Stern and his successor, Adam Silver, have since stopped arguing that letting John Calipari borrow
Karl-Anthony Towns for 39 games will inspire the next Neil deGrasse Tyson. The real argument for an age limit is instead rooted in economic self-preservation.
It's basic math. Unlike football, baseball and soccer, basketball is a five-on-five game wherein one star player can singlehandedly elevate a billion-dollar franchise or one costly underachiever can entomb it. "Nothing in sports is more valuable than an NBA first-round pick," one league source points out. And the bigger a prospect's résumé, and the better his competition, the easier it should be for teams to avoid investing millions into a bust.
"It has been our sense for a long time that our draft would be more competitive if our teams had an opportunity to see these players play an additional year," Silver told USA Today. "We believe the additional year of maturity would be meaningful." And if that maturity just so happens to coincide with the brand-building exposure of a nationally televised college tournament, even better.

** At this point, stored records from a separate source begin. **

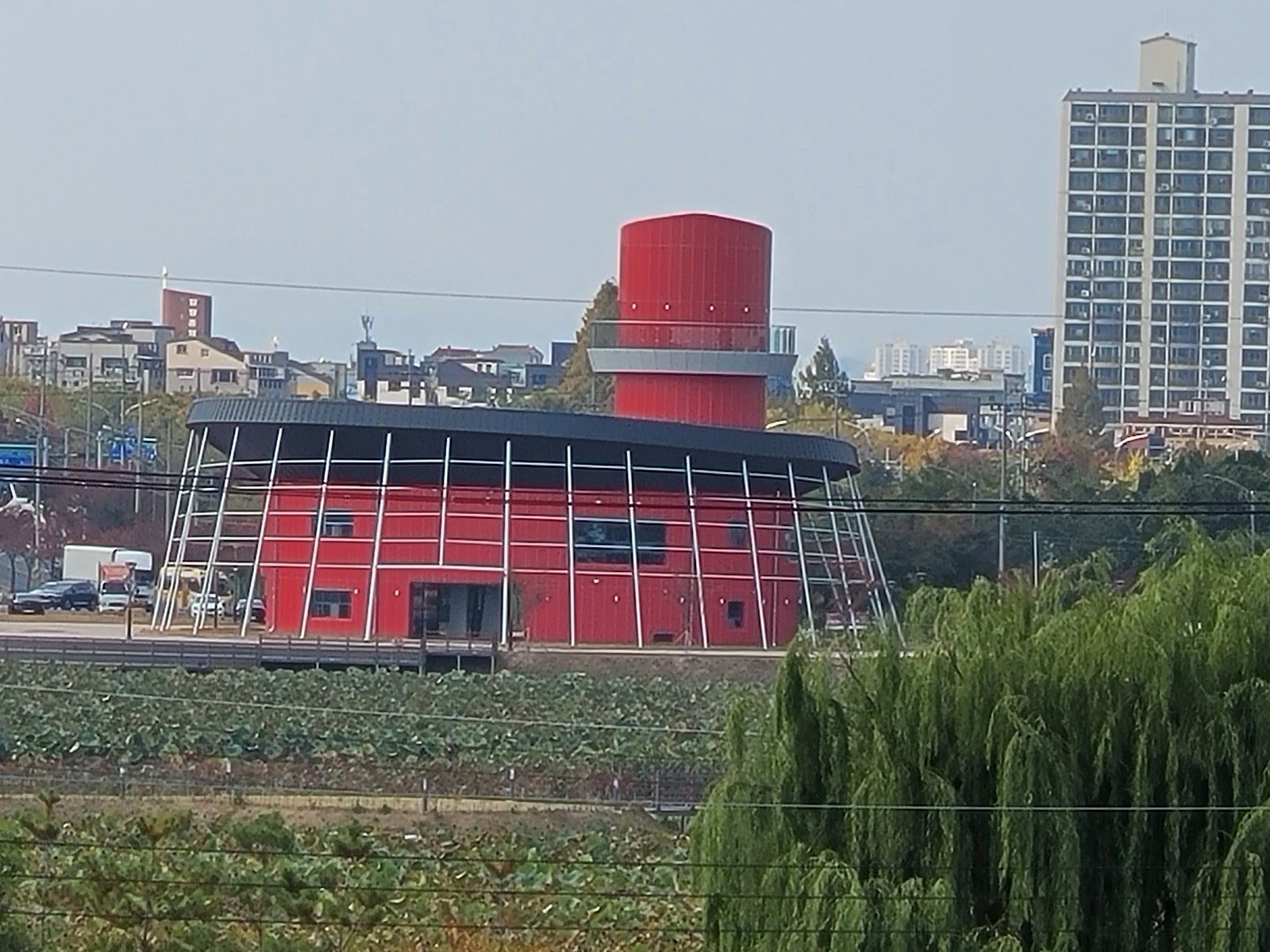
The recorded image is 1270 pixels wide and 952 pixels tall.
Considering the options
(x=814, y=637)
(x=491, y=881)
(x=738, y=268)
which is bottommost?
(x=491, y=881)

Many players object to this logic on principle, naturally. Union leaders have long observed how absurd it is that 18-year-olds can die in Afghanistan or fly a helicopter or buy a gun but not draw an NBA paycheck. "I started working when I was 13 in New York," NBPA executive director Michele Roberts told ESPN in 2014. "I've never not worked. I understand that you want to work to support yourself and your family. It offends me that there should be some artificial limits set on someone's ability to make a living."

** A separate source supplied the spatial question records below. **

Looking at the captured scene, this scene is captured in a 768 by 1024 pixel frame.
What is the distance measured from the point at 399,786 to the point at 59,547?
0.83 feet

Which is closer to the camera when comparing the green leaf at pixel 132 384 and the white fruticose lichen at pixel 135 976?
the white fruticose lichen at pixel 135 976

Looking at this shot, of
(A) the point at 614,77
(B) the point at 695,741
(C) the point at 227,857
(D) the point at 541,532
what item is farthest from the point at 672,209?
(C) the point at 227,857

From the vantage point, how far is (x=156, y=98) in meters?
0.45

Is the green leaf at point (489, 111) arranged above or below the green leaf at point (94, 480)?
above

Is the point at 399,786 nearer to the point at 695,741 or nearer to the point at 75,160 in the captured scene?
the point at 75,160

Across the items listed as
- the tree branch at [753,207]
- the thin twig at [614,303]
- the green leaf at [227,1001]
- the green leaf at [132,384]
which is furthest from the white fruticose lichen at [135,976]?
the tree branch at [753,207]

But this ethical concern is far from a legitimate threat to Article X, Section I. It is, in fact, the opposite.
WITH BOTH SIDES able to opt out of the current CBA this December, one-and-done's biggest political problem is simple. In the minds of its boosters, a yearlong delay isn't nearly lengthy enough.
College administrators -- who compete every year to live at the mercy of a transitory teenager -- complain to Silver that the current rule is "a disaster," upending the continuity of a coach-driven sport. NBA owners, meanwhile, want prospects with even more comprehensive résumés, further reducing the risk that they, like Jordan, will find themselves unable to pass on Kwame Brown.
Funny, I can't find anything about the NCAA wanting this but I see lots of reasons the NBA wanted it. If you'd like, we can talk about the economics of college sports, the need for money making sports to help support the other sports and the relative few universities that actually are in the black from sports. Since you're so big on talking about economics.